[PASSAGE FOR REVIEW]:
Documents reviewed are listed in the Attachment to this report.
These activities constituted three partial system walkdown samples as defined in inspection procedure (IP) 71111.04-05.
b. Findings
No findings were identified.
1R05 Fire Protection
.1 Routine Resident Inspector Tours
a. Inspection Scope
The inspectors conducted fire protection walkdowns which were focused on availability, accessibility, and the condition of firefighting equipment in the following risk-significant plant areas:
- Unit 1 core standby cooling system (fire zones 7C4, 7C5, and 7C6);
- Unit 2 auxiliary building 749' elevation cable spreading room (fire zone 4D2);
- Unit 1 auxiliary building standby gas treatment area;
- Units 1 and 2 off-gas pre-treatment area (fire zone 10C3); and
- Unit 1, division 1 essential switchgear room (fire zone 4F1).
The inspectors reviewed areas to assess if the licensee had implemented a fire protection program that adequately controlled combustibles and ignition sources within the plant, effectively maintained fire detection and suppression capability, maintained passive fire protection features in good material condition, and implemented adequate compensatory measures for out-of-service, degraded or inoperable fire protection equipment, systems, or features in accordance with the licensees fire plan.
The inspectors selected fire areas based on their overall contribution to internal fire risk as documented in the plants Individual Plant Examination of External Events with later additional insights, their potential to impact equipment which could initiate or mitigate a plant transient, or their impact on the plants ability to respond to a security event.
Using the documents listed in the Attachment to this report, the inspectors verified that fire hoses and extinguishers were in their designated locations and available for immediate use; that fire detectors and sprinklers were unobstructed; that transient material loading was within the analyzed limits; and fire doors, dampers, and penetration seals appeared to be in satisfactory condition. The inspectors also verified that minor issues identified during the inspection were entered into the licensees CAP.
Documents reviewed are listed in the Attachment to this report.
These activities constituted five quarterly fire protection inspection samples as defined in IP 71111.05-05.
b. Findings
No findings were identified.
1R08 Inservice Inspection Activities
From February 14 through 21, 2013, the inspectors conducted a review of the implementation of the licensees inservice inspection (ISI) program for monitoring degradation of the Unit 2 reactor coolant system, emergency feedwater systems, risk-significant piping and components, and containment systems.
The inspections described in Sections 1R08.1 and 1R08.5 below constituted one ISI inspection sample as defined in IP 71111.08.

[WHAT YOU WILL DO]:
Reproduce the inspection report word for word from "The inspectors reviewed" to "licensees fire plan.". The rows that come next are separate material and do not belong to the report.

[GIVEN RECORDS]:
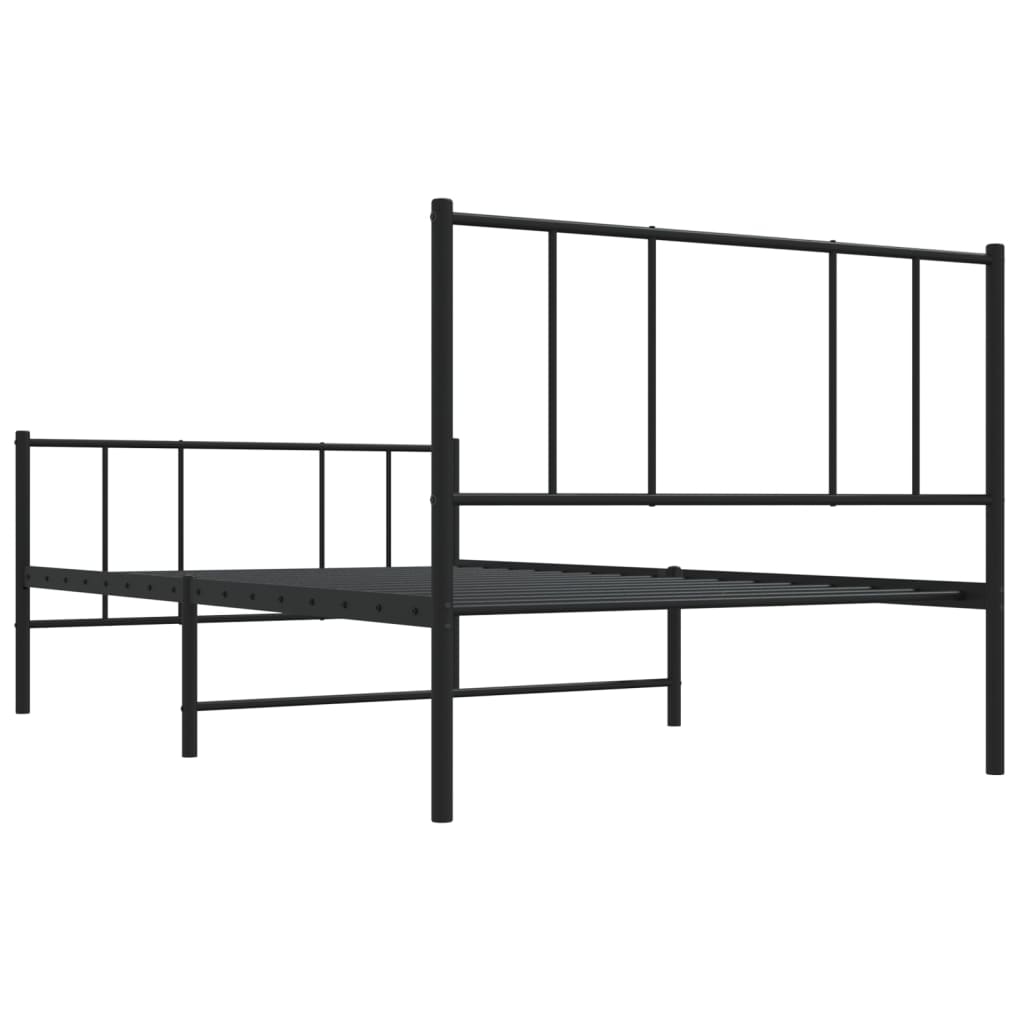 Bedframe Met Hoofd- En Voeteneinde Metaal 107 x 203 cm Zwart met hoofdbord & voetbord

==

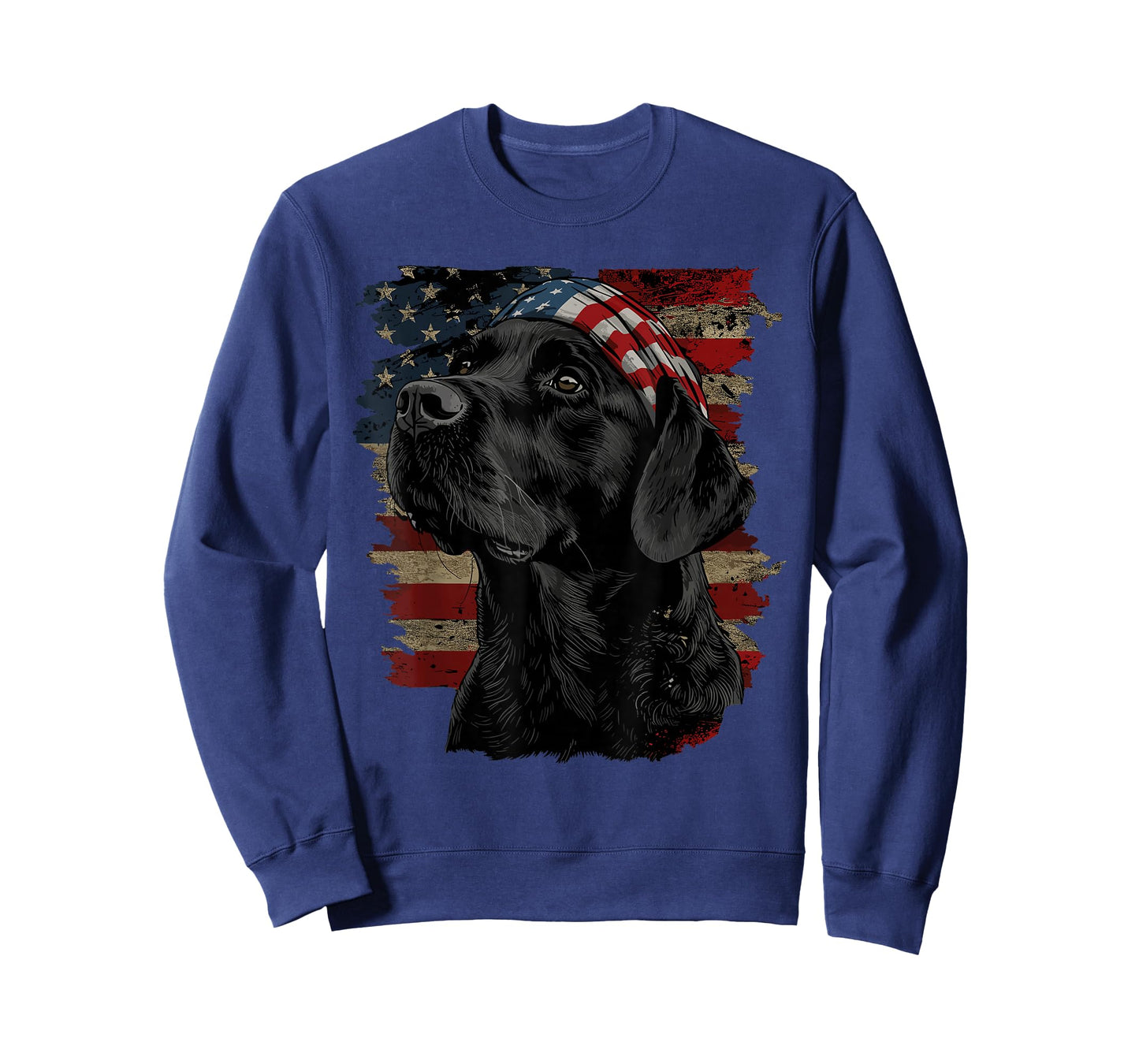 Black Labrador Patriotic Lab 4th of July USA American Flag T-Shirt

---

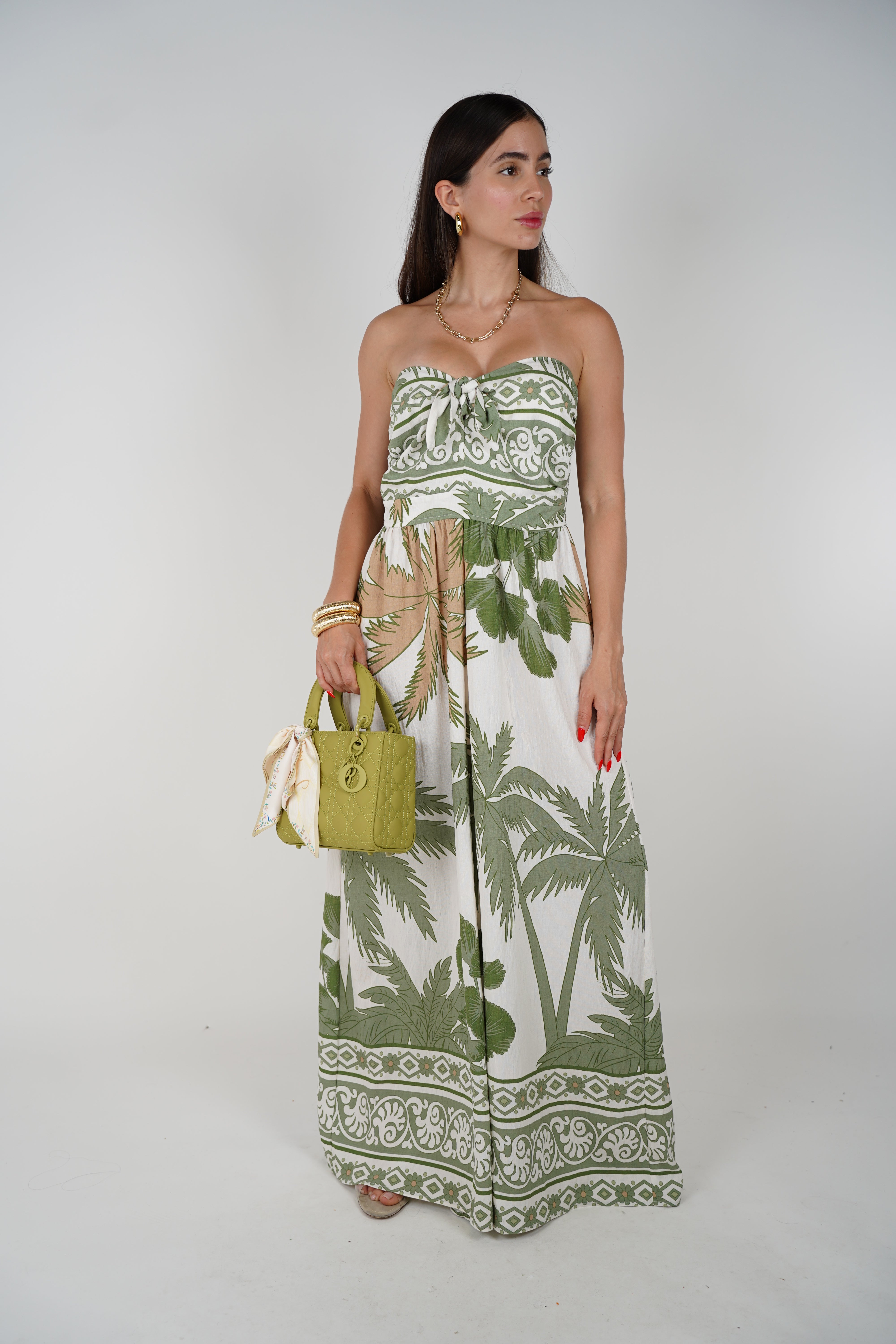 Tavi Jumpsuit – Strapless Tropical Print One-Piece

[RESPONSE]:
The inspectors reviewed areas to assess if the licensee had implemented a fire protection program that adequately controlled combustibles and ignition sources within the plant, effectively maintained fire detection and suppression capability, maintained passive fire protection features in good material condition, and implemented adequate compensatory measures for out-of-service, degraded or inoperable fire protection equipment, systems, or features in accordance with the licensees fire plan.